Researchers identify new soybean aphid biotype
University of Illinois researchers recently identified a new soybean aphid biotype that can multiply on aphid-resistant soybean varieties. Soybean aphids are the No. 1 insect threat to soybean production in the North Central region of the United States.
Last year, aphid infestation on soybean was high enough that many growers had to spray their fields to control aphids. Despite this, many aphids survived and took flight last fall causing a public nuisance. Migrating soybean aphids have delayed Major League baseball games, closed outdoor cafes and curtailed outdoor activities.
The soybean aphid is the only soybean insect pest known to have multiple biotypes, said Glen Hartman, U of I professor of crop sciences and USDA research plant pathologist. When farmers plant aphid-resistant soybean varieties, they provide protection against Biotype 1. However, recent research indicates that Biotype 2, which was first discovered in 2006, can overcome some aphid-resistant varieties.
The most recently identified soybean aphid, Biotype 3, was discovered in Springfield Fen, Ind., on an overwintering host, glossy buckthorn. Biotype 3 has not been found outside of this location to date and is not distinguishable by its appearance.
Researchers identified Biotype 3 by testing this aphid on soybean plants with known resistance genes. They found it was capable of feeding and multiplying on varieties carrying the resistance genes Rag1 and Rag2.
"Identifying a biotype that can overcome Rag1 and Rag2 resistance, even before soybean varieties with these resistance genes were deployed in production, suggests high variability in virulence within soybean aphid populations," said Curt Hill, U of I principal research specialist. "This gives the pest a high potential to adapt to and reduce the effective life of resistance genes deployed in production."
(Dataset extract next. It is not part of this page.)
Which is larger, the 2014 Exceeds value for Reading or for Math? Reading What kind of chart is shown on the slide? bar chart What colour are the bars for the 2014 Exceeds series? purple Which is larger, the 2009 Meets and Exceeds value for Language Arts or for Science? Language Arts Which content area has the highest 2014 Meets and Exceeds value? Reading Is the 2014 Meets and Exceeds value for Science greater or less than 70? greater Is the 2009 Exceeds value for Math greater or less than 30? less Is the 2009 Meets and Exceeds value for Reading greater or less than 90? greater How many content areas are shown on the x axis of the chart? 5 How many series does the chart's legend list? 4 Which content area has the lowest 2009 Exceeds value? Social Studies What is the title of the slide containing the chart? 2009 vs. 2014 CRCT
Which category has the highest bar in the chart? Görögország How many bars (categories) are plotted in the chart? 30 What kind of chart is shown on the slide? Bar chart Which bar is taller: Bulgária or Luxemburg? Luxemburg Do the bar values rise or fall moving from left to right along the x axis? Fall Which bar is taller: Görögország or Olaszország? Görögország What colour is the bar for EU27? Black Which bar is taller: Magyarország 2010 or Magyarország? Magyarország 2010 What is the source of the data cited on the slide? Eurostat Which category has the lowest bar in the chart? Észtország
What does this mean for soybean farmers? A limited number of soybean varieties carrying the Rag1 resistance gene were planted in 2009, and more varieties are now available. The discovery of an aphid biotype that can overcome the gene means breeders and seed companies will need to keep pace with the pest.
Hartman recommends that farmers should plant aphid-resistant varieties if they have experienced aphid problems in the past. In addition, farmers should closely monitor aphid populations in their fields and spray when populations reach the economic threshold level, approximately 250 aphids per plant. If farmers find threshold populations on resistant varieties, they should contact their local Extension agent.
Fortunately aphid infestations can easily be controlled with insecticides, Hill said. However the question of timing becomes a key factor that requires scouting of fields and entomologist recommendations regarding threshold levels. Hartman said farmers can save some of their yield if they follow guidelines found in U of I Extension literature.
"Soybean aphids have a closer relationship with their host than other bugs," Hill said. "They can feed on other plants, but they only readily reproduce during the summer months on soybean. They suck all of the life out of the plant in a matter of weeks, causing tremendous yield loss for farmers. This makes scouting crucial."
U of I researchers are continuing to look for new resistance genes while studying the genomics of the soybean aphid to better understand its virulence. Hill believes plant resistance can provide an effective, economical and sustainable method of insect control.
"We hope the use of molecular markers to identify biotypes will be available soon so we can take samples in the field and perform quick DNA tests to determine distribution of these biotypes," Hill said. "Our goal is to help the soybean seed industry determine where to market soybean varieties with particular soybean aphid resistance genes to ultimately help producers select appropriate resistant varieties based on the virulence potential in their area."
This research was published in the Journal of Economic Entomology.